YOUR ASSIGNMENT:
Please continue the article below about Brigitte Knopf's climate research at the Potsdam Institute, starting after its last sentence.

*** DOCUMENT SECTION ***

London, UK [Renewable Energy World Magazine] Walking down the cobblestone pathway that connects the buildings of the Potsdam Institute for Climate Impact Research (PIK), Dr Brigitte Knopf looked up at the white stucco Einstein Tower looming above her. Built in 1920, the observatory was designed to celebrate the mysteries of the universe that Einstein was helping to uncover. Today at PIK, researchers like Knopf are working through an issue that rivals the importance of the work done by Einstein: solving the climate crisis quickly and economically.
Knopf, who primarily studies the economic impact of climate change mitigation efforts, is working on a Regional Modelling Comparison Project that examines the feasibility of different climate stabilization scenarios. Unveiling the first assessment models for four climate protection strategies through to the year 2100, within each scenario, Knopf mixes and matches a variety of technological options that include fossil energies, nuclear, renewables, energy efficiency and carbon capture, and storage.

*** End of DOCUMENT SECTION ***
*** RECORDED INFORMATION ***

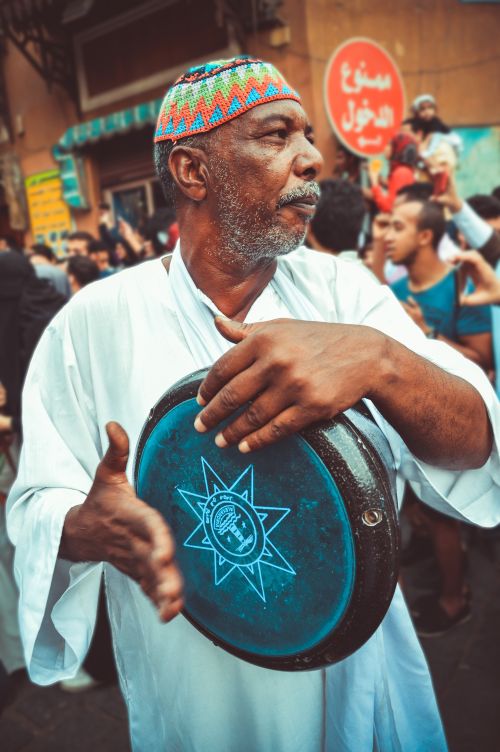 Free Elderly man playing darbuka during a vibrant street festival in Cairo, Egypt. Stock Photo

*** End of RECORDED INFORMATION ***

OUTPUT:
‘There is no silver bullet. But what we see from our modelling results is that mitigation of climate change is possible,’ stated Knopf. ‘The models show that this is technically feasible – and perhaps more important – also economically feasible.’
According to the models, the impact of these mitigation efforts on the global economy would be moderate, representing a range of between a 1% gain in global GDP to an almost 2% loss, depending on how and when the scenario is implemented. ‘This makes me very optimistic from this point of view that we can do something,’ said Knopf.
Climate scientists with such a positive mindset can make solutions to climate change seem easy; that is, until the politicians and various interest groups come to the table. For instance, while Knopf revealed the findings of the first assessment models, about 300 km away in Poznan, Poland, political leaders from all over the world were attempting to work out a framework for a climate change mitigation strategy.
German chancellor Angela Merkel, the head of a country that has long been considered a leader in climate and renewable energy policies, caused a stir by announcing that Germany is pulling back from earlier commitments on the structure of a carbon cap-and-trade programme. In order to protect Germany’s large industrial base from higher carbon prices, Merkel is urging the EU to give away more allowances than originally proposed. Without additional protections, she argued, steel manufacturers, chemical producers and shipping companies could lose their competitive edge, thus shedding jobs. Her position has steadily shifted over the last year as the EU works out the details of its carbon reduction plan. Inevitably, climate protection advocates have criticized the German government for its inconsistent message to the international community.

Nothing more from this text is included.